I'm gonna close out with one of my favorite fanvids, an ode to fandom. This is a different kind of love song / dedicated to everyone.

Donate now


* Some couples can basically collaborate on anything together. Leonard and I, it turns out, can get grumpy with each other when our tastes conflict. Just last night he pointed out that the multi-square-feet poster I presented at PyCon (mentorship lessons I learned from Hacker School) barely fits on the wall in our flat, anywhere, and will be the largest single item of decor we have. My "it would fit on the ceiling" well-actually gained me no ground. I pointed out that it would easily fit over the head of our bed, and mentioned that after all, some couples do put religious iconography there. I backpedaled off this in the face of his utter unconvincedness, and suggested that we *try* it above the TV. It now watches over us, slightly overwhelming. He might be right.

** Maybe you heard about The Aims Vid Album, encouraging and gathering fanvids to the tune of Vienna Teng's Aims? Which is FANTASTIC AND AMAZING and omg have you seen raven's "Landsailor" vid?? I have all the feels about that vid.

*** Although not as free a license as we sort of wished. In retrospect I wish we'd gone for an opendefinition.org license so we didn't have niggling questions about whether our sales counted as commerce, etc.

**** Strange Horizons is seeking out submissions from new reviewers, and a Media Reviews Editor. Why not you?

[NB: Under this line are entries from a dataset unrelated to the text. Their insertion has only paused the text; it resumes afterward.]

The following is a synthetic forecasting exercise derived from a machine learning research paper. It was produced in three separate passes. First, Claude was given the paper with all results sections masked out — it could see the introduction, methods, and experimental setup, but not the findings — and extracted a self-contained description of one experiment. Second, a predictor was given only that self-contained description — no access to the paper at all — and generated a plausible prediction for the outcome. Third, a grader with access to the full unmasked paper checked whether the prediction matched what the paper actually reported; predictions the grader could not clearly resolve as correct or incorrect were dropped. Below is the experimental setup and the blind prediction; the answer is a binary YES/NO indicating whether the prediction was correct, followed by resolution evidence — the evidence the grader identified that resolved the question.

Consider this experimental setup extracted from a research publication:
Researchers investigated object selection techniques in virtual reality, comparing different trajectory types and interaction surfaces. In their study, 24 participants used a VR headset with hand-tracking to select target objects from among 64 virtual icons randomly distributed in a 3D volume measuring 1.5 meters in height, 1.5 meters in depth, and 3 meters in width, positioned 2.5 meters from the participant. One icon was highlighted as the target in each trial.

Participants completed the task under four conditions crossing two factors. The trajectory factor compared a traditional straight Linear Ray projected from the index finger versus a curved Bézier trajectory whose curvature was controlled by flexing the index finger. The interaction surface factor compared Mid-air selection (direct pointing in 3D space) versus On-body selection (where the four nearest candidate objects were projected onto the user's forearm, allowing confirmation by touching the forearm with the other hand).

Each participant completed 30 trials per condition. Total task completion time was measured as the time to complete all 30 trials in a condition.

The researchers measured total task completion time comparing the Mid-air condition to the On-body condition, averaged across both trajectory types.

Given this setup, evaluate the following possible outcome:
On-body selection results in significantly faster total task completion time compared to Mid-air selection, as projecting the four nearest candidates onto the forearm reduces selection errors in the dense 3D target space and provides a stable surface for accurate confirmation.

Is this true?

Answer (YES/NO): NO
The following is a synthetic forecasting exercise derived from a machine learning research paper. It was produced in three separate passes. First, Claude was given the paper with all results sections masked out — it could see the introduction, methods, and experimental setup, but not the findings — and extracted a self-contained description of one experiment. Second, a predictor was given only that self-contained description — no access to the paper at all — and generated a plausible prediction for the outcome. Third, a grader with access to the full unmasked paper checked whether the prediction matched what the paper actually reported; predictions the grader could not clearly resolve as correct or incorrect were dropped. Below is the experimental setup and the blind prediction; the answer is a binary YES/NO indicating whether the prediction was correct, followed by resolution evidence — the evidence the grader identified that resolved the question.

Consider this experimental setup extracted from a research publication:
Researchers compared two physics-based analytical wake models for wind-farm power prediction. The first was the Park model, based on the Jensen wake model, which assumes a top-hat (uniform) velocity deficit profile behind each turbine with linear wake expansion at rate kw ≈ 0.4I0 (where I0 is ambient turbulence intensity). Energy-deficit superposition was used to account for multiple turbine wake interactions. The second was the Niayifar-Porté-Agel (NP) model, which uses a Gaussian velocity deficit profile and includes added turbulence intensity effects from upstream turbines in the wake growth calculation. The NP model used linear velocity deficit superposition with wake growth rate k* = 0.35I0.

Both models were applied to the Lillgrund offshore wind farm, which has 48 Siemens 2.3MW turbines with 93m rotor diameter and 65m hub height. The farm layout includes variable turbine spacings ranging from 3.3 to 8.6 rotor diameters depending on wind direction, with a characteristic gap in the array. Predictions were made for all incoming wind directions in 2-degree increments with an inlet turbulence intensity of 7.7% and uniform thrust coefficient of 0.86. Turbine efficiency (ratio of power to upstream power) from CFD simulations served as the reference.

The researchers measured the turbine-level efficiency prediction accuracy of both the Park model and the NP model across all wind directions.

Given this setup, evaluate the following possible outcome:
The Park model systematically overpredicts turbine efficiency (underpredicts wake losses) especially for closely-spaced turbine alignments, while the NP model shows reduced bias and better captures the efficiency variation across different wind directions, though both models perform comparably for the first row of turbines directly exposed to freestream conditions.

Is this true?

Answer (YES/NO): NO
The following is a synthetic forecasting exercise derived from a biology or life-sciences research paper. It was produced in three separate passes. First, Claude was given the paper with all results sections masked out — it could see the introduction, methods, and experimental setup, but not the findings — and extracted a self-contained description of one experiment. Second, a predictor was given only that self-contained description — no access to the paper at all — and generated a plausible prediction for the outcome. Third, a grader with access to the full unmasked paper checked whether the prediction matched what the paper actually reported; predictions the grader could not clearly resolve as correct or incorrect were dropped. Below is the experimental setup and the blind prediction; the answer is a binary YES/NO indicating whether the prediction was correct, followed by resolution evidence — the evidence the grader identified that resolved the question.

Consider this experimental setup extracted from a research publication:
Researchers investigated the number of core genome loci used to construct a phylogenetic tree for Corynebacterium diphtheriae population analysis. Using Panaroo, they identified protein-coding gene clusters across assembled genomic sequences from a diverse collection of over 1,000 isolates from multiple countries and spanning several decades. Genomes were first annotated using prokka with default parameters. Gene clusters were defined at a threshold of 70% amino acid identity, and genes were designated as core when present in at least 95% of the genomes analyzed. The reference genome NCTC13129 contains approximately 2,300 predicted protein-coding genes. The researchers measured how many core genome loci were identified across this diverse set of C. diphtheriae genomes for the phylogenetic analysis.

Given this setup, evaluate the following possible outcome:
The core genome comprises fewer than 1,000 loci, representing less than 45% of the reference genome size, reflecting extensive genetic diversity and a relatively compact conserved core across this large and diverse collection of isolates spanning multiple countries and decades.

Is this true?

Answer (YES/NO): NO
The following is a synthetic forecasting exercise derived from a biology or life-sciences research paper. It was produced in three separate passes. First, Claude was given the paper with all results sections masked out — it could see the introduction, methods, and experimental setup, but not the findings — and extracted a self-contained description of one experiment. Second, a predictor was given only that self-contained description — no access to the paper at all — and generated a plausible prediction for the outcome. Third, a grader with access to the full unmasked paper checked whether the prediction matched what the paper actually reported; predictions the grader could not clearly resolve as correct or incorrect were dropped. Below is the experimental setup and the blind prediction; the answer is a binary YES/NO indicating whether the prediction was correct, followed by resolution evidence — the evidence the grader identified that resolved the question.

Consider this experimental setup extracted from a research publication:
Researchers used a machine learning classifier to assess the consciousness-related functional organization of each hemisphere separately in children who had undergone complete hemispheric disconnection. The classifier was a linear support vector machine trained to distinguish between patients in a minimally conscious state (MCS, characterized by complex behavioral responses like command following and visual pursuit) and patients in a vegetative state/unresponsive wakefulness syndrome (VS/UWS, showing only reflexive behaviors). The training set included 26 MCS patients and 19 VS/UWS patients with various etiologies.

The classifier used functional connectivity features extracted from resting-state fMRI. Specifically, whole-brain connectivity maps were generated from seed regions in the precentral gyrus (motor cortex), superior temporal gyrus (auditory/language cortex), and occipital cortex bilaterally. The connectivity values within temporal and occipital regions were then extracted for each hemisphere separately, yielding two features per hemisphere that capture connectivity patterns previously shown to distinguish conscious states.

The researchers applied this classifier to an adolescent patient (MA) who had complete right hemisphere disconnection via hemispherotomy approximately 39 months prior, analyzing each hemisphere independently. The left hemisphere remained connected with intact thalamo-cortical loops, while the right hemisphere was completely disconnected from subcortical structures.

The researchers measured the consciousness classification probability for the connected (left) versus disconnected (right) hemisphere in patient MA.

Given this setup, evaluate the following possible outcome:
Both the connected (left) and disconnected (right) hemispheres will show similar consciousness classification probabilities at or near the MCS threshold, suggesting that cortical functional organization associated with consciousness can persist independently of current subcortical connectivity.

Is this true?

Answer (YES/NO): NO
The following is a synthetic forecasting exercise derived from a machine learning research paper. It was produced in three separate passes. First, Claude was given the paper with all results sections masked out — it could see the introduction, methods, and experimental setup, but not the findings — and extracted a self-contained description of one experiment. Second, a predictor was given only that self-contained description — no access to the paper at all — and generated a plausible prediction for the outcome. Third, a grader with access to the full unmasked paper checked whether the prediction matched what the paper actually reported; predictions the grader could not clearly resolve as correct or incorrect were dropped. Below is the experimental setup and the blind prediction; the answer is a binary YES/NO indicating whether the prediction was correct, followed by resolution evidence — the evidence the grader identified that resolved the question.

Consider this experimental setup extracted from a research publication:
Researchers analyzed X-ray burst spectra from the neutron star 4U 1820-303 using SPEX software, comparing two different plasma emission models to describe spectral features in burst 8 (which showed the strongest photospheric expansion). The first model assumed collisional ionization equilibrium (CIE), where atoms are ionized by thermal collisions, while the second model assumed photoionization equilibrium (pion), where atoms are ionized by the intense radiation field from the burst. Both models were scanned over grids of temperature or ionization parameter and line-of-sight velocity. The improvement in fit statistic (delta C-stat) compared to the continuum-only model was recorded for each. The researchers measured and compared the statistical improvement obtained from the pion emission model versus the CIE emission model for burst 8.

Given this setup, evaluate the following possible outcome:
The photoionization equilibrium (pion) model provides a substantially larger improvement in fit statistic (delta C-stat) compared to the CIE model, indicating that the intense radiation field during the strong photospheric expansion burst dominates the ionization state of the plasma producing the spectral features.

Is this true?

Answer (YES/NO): NO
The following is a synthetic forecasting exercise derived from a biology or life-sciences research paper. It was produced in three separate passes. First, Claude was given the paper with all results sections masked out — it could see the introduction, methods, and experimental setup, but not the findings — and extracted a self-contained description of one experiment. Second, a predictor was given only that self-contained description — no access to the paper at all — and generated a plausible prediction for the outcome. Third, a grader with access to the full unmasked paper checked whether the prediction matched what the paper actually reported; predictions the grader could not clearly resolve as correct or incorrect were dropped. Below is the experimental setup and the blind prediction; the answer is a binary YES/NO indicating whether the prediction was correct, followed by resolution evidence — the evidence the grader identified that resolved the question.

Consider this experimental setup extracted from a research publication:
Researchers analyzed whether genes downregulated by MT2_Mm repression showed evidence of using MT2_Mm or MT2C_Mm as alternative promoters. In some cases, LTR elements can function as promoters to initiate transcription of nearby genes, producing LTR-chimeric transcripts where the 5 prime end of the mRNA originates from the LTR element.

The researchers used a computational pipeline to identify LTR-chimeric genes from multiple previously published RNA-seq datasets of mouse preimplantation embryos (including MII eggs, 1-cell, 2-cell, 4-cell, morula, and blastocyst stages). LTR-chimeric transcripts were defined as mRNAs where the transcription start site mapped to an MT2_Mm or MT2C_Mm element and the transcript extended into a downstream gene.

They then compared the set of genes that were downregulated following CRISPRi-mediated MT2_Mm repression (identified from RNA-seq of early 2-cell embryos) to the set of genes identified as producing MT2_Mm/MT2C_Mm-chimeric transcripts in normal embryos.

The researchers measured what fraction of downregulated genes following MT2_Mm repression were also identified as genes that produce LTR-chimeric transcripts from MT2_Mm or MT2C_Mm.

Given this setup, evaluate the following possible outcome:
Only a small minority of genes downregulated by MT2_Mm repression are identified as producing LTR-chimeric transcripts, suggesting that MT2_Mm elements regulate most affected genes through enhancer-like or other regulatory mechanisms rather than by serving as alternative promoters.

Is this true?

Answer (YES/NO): NO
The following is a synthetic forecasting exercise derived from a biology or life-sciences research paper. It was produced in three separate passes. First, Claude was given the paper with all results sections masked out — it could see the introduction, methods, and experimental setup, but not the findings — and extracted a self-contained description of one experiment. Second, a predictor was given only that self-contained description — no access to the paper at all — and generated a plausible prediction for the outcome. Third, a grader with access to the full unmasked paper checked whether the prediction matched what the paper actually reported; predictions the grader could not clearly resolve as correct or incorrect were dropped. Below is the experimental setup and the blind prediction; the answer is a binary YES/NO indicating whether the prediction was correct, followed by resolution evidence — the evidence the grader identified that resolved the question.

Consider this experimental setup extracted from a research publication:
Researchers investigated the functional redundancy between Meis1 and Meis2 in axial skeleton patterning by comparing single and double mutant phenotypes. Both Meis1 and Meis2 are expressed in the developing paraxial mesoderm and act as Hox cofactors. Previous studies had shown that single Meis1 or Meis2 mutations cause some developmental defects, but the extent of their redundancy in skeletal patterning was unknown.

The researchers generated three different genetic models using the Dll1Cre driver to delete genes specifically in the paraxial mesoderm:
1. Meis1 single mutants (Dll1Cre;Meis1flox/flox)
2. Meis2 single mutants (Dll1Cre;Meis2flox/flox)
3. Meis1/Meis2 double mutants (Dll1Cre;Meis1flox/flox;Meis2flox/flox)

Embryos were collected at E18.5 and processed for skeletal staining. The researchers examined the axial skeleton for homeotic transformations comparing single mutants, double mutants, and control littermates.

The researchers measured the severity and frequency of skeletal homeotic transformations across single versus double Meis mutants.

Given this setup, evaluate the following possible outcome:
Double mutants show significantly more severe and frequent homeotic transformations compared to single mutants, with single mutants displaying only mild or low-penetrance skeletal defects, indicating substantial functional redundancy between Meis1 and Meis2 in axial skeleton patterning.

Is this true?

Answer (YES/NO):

***** I particularly like Patrick Nielsen Hayden's formulation:

I think it's fine to ignore and not read something because the author has called for harm to you or to people you care about. Art and politics can't ever be completely separated. As a general rule of thumb, when we think our approach to something is politics-free, that generally means the politics are so normative as to be invisible.

Comments

Mia
http://likhain.net
17 Sep 2014, 19:23 p.m.

This post is so so full of awesome! I need to read it again later when I have the luxury of time to click on all the links and write down all the thoughts it's made me have, but just reading it for the first time this morning gave me so much brightness and energy -- thank you.

(Sorry, I meant to post this on your DW post, which is where I first read it, but found I couldn't! But in summary: HEARTS.)